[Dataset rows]
[Start]
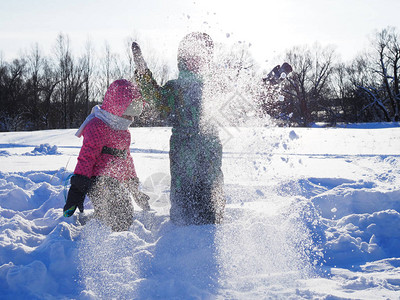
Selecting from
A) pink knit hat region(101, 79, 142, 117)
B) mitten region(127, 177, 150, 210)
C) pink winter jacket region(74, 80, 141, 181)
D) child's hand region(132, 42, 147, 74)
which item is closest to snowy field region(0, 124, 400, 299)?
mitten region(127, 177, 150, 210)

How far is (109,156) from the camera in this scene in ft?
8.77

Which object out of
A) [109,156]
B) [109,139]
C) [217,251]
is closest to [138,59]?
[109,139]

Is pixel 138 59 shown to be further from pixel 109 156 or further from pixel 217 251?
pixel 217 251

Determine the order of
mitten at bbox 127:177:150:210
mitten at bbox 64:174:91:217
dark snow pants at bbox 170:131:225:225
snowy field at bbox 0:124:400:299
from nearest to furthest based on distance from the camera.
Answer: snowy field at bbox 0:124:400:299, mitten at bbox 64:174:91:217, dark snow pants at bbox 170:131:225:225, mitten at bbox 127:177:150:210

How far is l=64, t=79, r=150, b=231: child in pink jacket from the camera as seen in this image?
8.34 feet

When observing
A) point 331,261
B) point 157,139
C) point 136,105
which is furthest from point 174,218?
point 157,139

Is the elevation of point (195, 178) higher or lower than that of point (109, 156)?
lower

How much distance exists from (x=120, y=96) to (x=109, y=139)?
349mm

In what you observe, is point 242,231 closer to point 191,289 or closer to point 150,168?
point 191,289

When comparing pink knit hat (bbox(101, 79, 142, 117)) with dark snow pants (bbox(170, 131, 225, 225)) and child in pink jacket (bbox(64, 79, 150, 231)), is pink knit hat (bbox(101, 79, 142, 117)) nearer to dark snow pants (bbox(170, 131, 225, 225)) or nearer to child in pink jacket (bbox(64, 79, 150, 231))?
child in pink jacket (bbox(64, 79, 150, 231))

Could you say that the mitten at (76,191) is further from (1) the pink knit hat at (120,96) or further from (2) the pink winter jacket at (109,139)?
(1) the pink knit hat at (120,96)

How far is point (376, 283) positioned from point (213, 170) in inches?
[End]
▶ _YOUR GOAL_: Copy verbatim the rows starting with the line containing "When comparing pink" and continuing through the last line of the rows.

▶ _RESULT_:
When comparing pink knit hat (bbox(101, 79, 142, 117)) with dark snow pants (bbox(170, 131, 225, 225)) and child in pink jacket (bbox(64, 79, 150, 231)), is pink knit hat (bbox(101, 79, 142, 117)) nearer to dark snow pants (bbox(170, 131, 225, 225)) or nearer to child in pink jacket (bbox(64, 79, 150, 231))?
child in pink jacket (bbox(64, 79, 150, 231))

Could you say that the mitten at (76,191) is further from (1) the pink knit hat at (120,96) or further from (2) the pink winter jacket at (109,139)?
(1) the pink knit hat at (120,96)

How far is point (376, 283) positioned from point (213, 170) in inches?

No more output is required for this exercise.